Il a nié avoir été impliqué dans le développement, le déploiement et l’autorisation légale de l’« implant » d’interception français.

« Il est vrai que les autorités ont travaillé en étroite collaboration », indique la lettre. “C’est à prévoir dans une opération internationale.”

Cependant, cela ne suggère pas que le ministère public néerlandais a influencé l’évaluation par les juges français que le déploiement de l’outil d’interception était légal et proportionné, a fait valoir la lettre. “Avec cette lettre, nous déclarons expressément que ce n’était pas le cas”, a-t-il ajouté.

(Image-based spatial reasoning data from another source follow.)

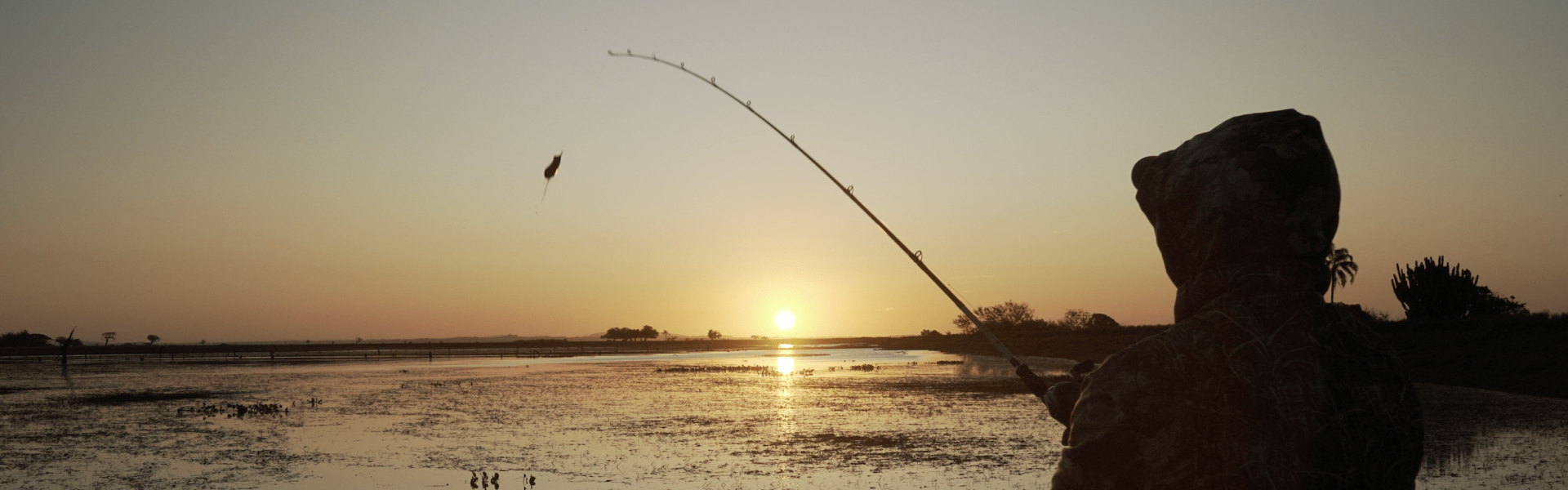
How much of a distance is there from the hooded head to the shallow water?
1202 centimetres

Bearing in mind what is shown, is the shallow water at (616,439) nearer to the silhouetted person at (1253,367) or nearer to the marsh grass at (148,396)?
the marsh grass at (148,396)

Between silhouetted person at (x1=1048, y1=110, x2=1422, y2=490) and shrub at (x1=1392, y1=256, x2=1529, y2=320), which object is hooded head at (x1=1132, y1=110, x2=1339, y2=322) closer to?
silhouetted person at (x1=1048, y1=110, x2=1422, y2=490)

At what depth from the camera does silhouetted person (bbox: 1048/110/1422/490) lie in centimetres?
214

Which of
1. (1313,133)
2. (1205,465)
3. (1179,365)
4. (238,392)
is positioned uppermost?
(1313,133)

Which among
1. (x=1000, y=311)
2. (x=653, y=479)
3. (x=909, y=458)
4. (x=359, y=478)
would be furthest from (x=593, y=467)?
(x=1000, y=311)

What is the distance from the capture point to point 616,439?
792 inches

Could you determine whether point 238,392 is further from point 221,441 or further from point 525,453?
point 525,453

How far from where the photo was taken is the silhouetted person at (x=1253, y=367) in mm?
2137

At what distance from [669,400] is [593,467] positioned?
14682mm

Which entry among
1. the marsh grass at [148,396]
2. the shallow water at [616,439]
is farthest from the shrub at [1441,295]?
the marsh grass at [148,396]

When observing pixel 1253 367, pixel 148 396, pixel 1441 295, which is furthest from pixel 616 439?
pixel 1441 295

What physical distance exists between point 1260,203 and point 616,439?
18894 mm

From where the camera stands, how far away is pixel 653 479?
14930mm

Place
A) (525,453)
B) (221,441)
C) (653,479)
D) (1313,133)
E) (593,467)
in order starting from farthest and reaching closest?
1. (221,441)
2. (525,453)
3. (593,467)
4. (653,479)
5. (1313,133)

Martin Egberts, procureur national des Pays-Bas pour la cybercriminalité, a dévoilé quelques détails de la relation entre la France et les Pays-Bas lors d’un séminaire en ligne le 18 mai 2021 organisé par le Office des Nations Unies contre la drogue et le crime.

Il a déclaré que les Néerlandais avaient ouvert une enquête indépendante sur EncroChat après avoir démantelé un réseau téléphonique crypté, EnnetCom, utilisé par des gangs criminels en 2016.

« Nous avons décidé de considérer EncroChat comme le prochain fournisseur des groupes criminels organisés », a-t-il déclaré. « Nous avons vu qu’ils ciblaient principalement des clients criminels et c’est pourquoi nous nous sommes penchés sur l’entreprise.

« Nous avons vu que le [EncroChat] les serveurs étaient hébergés en France, nous avons donc décidé de demander à la France s’ils voulaient coopérer avec nous. Et c’est à ce moment-là que nous avons découvert que la France menait déjà des enquêtes sur la même entreprise. Et nous avons décidé de travailler ensemble. Donc à partir de ce moment-là, nous avons uni nos forces.

La première réunion formelle de coordination entre la France et les Pays-Bas a eu lieu à Europol en avril 2019. Les deux pays ont formé une équipe commune d’enquête 12 mois plus tard.

L’utilisation des preuves EncroChat fait face à des défis juridiques dans plusieurs pays. Un tribunal allemand a décidé que les preuves d’EncroChat ne devaient pas être utilisées dans les poursuites pénales en juillet, et un tribunal suédois a jugé ambiguïtés dans EncroChat preuve en mai. Des contestations judiciaires sont également en cours au Royaume-Uni et France.